Türkiye’de ve dünyada doğal felaketler peş peşe yaşanıyor. Bu yaşananlara karşın Türkiye’de Kanal İstanbul, nükleer santraller ve HES’lerde ısrar edilmesinin çevre felaketlerini arttıracağı belirtildi
Dilan Babat – Ankara / JINNEWS
Elazığ’da meydana gelen 6.8 büyüklüğündeki deprem ve devam eden artçı depremler, Van’ın Bahçesaray ilçesinde 41 kişinin yaşamını yitirmesine neden olan çığ felaketi, Avusturalya’daki orman yangınları gibi doğal afetlerin peş peşe yaşandığı bir süreçte, Türkiye’nin gündeminde hala Kanal İstanbul Projesi bulunuyor. Ekolojistler ve çevre mühendisleri doğa felaketine yol açacak planlamalara karşı uyarırken, Çevre Mühendisleri Odası (ÇMO) İstanbul Şube Kurul Üyesi Dilek Yüksel, konuya ilişkin değerlendirmelerde bulundu.
‘Gerçekten gerekli mi?’
Yüksel, iklim değişikliği nedeniyle azalan su kaynaklarına bir de havza alanlarının tahrip edilmesine sebep olacak ‘çılgın’ projelerin eklendiğini kaydetti. Tarım arazisi olarak kullanılan arazilerin son dönemde toplu konut projeleri için kullanıma açıldığını, tarımsal üretimden uzaklaşıldığını ifade eden Yüksel, “Tarım politikalarının halktan yana üretilmesi gerekirken tarım alanlarının da su havzaları gibi talan edildiğini görmekteyiz. Hidroelektrik santraller (HES) sürekli gündemimizde olan bir konu. HES yapılırken tıpkı nükleer santraller gibi sorgulamak lazım, gerçekten gerekli mi?” dedi.
‘Doğal yaşam gasp ediliyor!’
Orman yangınlarına bakıldığında ise hükümet politikalarının sermayeden yana yapıldığını ifade eden Yüksel, “Bu tutumu sık sık yangınların gerçekleştiği ülkede ‘yangın söndürme uçaklarının arızalı olduğu’ söyleminde görmekteyiz. Ormanlık alanları imar ihtimali olarak görmek bunun diğer göstergelerindendir. Orman yangınları yanan ağaçlar değildir, canlı yaşam hakkının hiçe sayılmasıdır. Çünkü yok olan doğal yaşam alanıdır. Aynı zamanda orman yangınları ile son bulan canlı hayatlarıdır” ifadelerini kullandı. Solunan hava, ulaşılmaya çalışılan veya içinde yaşanılan sucul ortam olduğunu söyleyen Yüksel, “Bugün inatla yapılmaya çalışılan Kanal İstanbul Projesi, nükleer santraller, HES’ler, dolgu alanları tam bir çevre felaketidir aynı zamanda ise doğal yaşam alanlarının ihlal edilmesiyle de doğal yaşam alanı gaspıdır.” dedi.
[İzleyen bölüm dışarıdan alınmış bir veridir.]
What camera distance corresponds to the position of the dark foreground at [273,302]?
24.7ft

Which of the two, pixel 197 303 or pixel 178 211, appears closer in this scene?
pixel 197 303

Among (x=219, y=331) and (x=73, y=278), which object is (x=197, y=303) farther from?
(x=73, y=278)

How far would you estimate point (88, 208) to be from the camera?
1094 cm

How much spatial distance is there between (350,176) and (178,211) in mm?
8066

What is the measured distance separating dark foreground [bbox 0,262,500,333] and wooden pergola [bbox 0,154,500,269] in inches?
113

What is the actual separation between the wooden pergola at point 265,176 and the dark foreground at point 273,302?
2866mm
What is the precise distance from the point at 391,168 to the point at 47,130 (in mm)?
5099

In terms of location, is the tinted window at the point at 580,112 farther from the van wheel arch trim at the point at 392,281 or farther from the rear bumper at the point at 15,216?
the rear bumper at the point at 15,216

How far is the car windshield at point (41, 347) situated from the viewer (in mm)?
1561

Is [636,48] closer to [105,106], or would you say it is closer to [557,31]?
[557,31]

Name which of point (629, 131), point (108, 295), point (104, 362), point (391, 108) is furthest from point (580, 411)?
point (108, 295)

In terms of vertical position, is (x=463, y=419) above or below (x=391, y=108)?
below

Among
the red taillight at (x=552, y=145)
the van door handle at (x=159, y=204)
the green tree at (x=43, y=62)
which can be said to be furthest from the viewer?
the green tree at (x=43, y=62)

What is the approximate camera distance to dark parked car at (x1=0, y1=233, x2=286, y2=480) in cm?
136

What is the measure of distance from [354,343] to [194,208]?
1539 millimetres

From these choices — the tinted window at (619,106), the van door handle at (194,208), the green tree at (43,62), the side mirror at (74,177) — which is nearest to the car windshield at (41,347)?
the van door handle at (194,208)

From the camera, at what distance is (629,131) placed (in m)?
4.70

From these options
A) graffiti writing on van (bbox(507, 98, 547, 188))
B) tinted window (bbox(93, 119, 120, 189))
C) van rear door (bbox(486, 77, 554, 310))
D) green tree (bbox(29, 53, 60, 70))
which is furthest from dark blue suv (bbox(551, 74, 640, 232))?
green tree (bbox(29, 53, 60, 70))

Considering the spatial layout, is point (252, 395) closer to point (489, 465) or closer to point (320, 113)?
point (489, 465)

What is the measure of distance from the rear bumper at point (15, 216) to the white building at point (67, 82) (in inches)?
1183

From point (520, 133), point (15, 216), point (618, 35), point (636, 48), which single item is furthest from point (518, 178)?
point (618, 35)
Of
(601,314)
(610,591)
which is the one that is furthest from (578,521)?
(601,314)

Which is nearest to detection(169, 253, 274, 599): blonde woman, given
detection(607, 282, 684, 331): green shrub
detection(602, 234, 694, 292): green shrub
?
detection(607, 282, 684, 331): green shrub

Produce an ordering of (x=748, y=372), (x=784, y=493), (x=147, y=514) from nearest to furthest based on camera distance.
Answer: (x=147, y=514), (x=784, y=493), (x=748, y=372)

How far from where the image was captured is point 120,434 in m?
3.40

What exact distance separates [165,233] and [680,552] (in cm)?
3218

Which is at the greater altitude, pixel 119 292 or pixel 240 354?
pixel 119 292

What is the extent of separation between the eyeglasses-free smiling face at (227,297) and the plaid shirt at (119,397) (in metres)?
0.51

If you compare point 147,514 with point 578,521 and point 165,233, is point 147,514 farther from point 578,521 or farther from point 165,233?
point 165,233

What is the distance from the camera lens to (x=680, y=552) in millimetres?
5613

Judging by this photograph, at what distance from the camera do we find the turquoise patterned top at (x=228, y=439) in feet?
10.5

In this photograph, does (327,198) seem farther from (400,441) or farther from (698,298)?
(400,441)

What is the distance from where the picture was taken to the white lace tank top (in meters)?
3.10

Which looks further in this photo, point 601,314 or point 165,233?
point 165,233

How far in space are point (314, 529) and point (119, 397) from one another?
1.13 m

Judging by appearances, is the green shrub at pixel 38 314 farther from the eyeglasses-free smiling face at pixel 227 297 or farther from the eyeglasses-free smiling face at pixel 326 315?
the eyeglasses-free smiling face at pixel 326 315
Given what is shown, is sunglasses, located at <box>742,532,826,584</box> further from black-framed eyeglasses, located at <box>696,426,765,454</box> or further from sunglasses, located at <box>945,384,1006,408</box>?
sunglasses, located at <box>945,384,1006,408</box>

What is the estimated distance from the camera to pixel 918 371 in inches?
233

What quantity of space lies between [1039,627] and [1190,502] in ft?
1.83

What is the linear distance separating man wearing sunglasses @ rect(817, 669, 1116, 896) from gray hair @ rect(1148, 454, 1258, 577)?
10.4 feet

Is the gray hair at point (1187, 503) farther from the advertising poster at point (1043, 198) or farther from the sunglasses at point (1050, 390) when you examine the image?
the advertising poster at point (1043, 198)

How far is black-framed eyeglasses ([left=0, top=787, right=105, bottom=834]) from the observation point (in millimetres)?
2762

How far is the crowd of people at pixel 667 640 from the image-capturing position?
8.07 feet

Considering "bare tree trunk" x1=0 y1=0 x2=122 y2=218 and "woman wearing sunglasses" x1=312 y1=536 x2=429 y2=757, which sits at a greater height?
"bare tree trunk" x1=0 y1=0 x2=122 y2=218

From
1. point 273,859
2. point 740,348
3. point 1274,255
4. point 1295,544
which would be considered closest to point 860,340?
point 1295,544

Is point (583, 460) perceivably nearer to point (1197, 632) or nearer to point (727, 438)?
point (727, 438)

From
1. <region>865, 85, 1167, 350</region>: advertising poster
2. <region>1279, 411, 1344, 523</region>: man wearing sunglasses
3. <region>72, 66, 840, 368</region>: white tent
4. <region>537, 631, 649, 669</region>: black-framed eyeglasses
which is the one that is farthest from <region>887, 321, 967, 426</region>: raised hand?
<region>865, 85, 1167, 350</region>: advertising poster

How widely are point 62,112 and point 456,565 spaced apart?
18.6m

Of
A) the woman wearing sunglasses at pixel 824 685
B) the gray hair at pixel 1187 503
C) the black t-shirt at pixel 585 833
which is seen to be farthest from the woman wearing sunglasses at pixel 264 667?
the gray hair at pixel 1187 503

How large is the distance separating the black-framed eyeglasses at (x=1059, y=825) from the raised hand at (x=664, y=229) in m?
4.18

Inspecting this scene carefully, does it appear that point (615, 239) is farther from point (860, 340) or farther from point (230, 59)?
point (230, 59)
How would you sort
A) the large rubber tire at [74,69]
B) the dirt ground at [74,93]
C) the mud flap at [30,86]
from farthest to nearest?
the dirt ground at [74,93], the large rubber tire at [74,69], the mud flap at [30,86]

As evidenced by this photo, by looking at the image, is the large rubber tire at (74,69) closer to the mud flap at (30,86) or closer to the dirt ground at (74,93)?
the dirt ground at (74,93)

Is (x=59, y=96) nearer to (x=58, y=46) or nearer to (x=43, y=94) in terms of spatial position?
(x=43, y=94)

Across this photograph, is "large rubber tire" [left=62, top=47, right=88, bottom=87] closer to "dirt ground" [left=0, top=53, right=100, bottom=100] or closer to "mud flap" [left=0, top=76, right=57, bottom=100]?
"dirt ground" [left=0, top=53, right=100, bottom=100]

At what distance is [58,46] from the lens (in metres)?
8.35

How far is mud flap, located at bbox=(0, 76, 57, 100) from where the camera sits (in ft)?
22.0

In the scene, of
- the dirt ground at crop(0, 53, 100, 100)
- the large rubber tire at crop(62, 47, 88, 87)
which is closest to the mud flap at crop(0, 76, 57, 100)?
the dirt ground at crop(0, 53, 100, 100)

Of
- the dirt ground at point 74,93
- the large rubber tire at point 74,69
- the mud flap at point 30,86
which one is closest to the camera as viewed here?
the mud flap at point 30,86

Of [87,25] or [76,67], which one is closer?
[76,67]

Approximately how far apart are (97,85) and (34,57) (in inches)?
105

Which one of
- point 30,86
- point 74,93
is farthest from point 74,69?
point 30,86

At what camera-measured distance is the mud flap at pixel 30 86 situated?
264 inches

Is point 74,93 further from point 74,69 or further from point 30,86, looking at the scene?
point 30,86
‘Suyun yüzde 29’u yok olacak!’
Sazlıdere ve Terkos su kaynaklarının yok olması İstanbul’un su ihtiyacının yüzde 29’unun yok olması demek olduğunu ifade eden Yüksel, “Bu oran 6 milyon kişinin su ihtiyacına denk düşmektedir. Sazlıdere Barajı su toplama havzası yaklaşık yüzde 60’ını kaybedecek olup bu oran Avrupa yakasının su ihtiyacının yüzde 8’ine denk düşmektedir. Terkos Gölü ve Sazlıdere Barajı ve su toplama alanları havza yıllık verimi incelendiğinde Sazlıdere Barajı ve havzasının metrekare başına su tutma kapasite veriminin en yüksek havzası olduğu görülmektedir” diye belirtti.